** begin INFORMATION GIVEN **
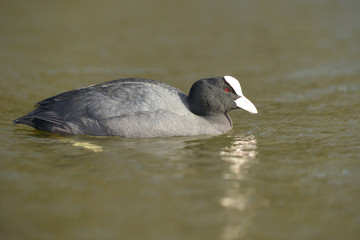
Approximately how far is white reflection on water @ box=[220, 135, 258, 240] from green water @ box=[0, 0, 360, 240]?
0.7 inches

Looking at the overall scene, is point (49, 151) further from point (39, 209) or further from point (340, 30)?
point (340, 30)

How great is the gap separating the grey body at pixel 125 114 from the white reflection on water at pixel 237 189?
672 millimetres

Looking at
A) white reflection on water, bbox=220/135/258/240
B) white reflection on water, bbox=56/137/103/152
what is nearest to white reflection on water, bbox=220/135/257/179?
white reflection on water, bbox=220/135/258/240

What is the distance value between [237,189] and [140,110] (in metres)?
2.15

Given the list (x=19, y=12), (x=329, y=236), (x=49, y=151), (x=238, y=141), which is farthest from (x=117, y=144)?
(x=19, y=12)

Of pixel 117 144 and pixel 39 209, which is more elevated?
pixel 117 144

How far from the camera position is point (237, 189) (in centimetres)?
502

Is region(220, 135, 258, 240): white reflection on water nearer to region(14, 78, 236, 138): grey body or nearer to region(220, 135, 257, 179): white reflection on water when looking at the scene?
region(220, 135, 257, 179): white reflection on water

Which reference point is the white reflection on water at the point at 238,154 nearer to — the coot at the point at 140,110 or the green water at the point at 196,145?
the green water at the point at 196,145

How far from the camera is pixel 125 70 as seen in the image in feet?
36.0

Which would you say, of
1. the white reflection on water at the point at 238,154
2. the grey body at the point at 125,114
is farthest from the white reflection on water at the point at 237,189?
the grey body at the point at 125,114

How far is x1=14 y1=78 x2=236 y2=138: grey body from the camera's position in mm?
6703

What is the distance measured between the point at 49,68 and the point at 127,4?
5.94 m

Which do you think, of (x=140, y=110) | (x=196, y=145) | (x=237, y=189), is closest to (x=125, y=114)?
(x=140, y=110)
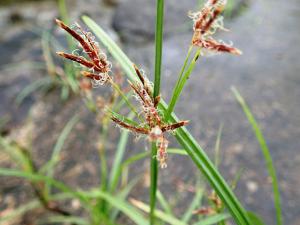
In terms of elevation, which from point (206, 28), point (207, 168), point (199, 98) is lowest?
point (207, 168)

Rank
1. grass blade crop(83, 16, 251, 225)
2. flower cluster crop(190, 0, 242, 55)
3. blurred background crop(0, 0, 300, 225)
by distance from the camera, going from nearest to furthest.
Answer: flower cluster crop(190, 0, 242, 55)
grass blade crop(83, 16, 251, 225)
blurred background crop(0, 0, 300, 225)

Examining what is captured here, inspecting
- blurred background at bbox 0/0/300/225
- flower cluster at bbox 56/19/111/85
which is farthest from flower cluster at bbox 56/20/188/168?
** end INFORMATION GIVEN **
## EXERCISE
Please rewrite every line of the records above as a numbered list. Leave out the blank lines and the pictures.

## ANSWER TO THE PROBLEM
1. Approximately how far is white reflection on water @ box=[220, 135, 258, 240] from green water @ box=[0, 0, 360, 240]?
2. 0.7 inches
3. Looking at the overall scene, is point (49, 151) further from point (39, 209) or further from point (340, 30)?
4. point (340, 30)
5. How great is the gap separating the grey body at pixel 125 114 from the white reflection on water at pixel 237 189?
6. 672 millimetres
7. Looking at
8. A) white reflection on water, bbox=220/135/258/240
9. B) white reflection on water, bbox=56/137/103/152
10. what is nearest to white reflection on water, bbox=220/135/257/179?
11. white reflection on water, bbox=220/135/258/240
12. What is the distance value between [237,189] and [140,110] (in metres)?
13. 2.15
14. Given the list (x=19, y=12), (x=329, y=236), (x=49, y=151), (x=238, y=141), which is farthest from (x=117, y=144)?
15. (x=19, y=12)
16. Of pixel 117 144 and pixel 39 209, which is more elevated?
17. pixel 117 144
18. How far from the camera position is point (237, 189) (in centimetres)?
19. 502
20. Is region(220, 135, 258, 240): white reflection on water nearer to region(14, 78, 236, 138): grey body or nearer to region(220, 135, 257, 179): white reflection on water when looking at the scene?
21. region(220, 135, 257, 179): white reflection on water
22. Which reference point is the white reflection on water at the point at 238,154 nearer to — the coot at the point at 140,110 or the green water at the point at 196,145?
23. the green water at the point at 196,145
24. How far from the camera is pixel 125 70 as seen in the image in feet?
25. 36.0
26. Which would you say, of
27. 1. the white reflection on water at the point at 238,154
28. 2. the grey body at the point at 125,114
29. is farthest from the white reflection on water at the point at 237,189?
30. the grey body at the point at 125,114
31. How far is x1=14 y1=78 x2=236 y2=138: grey body from the camera's position in mm?
32. 6703
33. What is the distance measured between the point at 49,68 and the point at 127,4?
34. 5.94 m
35. Which do you think, of (x=140, y=110) | (x=196, y=145) | (x=237, y=189), is closest to (x=125, y=114)?
36. (x=140, y=110)
37. In terms of elevation, which from point (206, 28), point (207, 168), point (199, 98) is lowest?
38. point (207, 168)
39. Rank
40. 1. grass blade crop(83, 16, 251, 225)
41. 2. flower cluster crop(190, 0, 242, 55)
42. 3. blurred background crop(0, 0, 300, 225)
43. by distance from the camera, going from nearest to furthest.
44. Answer: flower cluster crop(190, 0, 242, 55)
45. grass blade crop(83, 16, 251, 225)
46. blurred background crop(0, 0, 300, 225)
47. Examining what is captured here, inspecting
48. - blurred background at bbox 0/0/300/225
49. - flower cluster at bbox 56/19/111/85
50. which is farthest from flower cluster at bbox 56/20/188/168?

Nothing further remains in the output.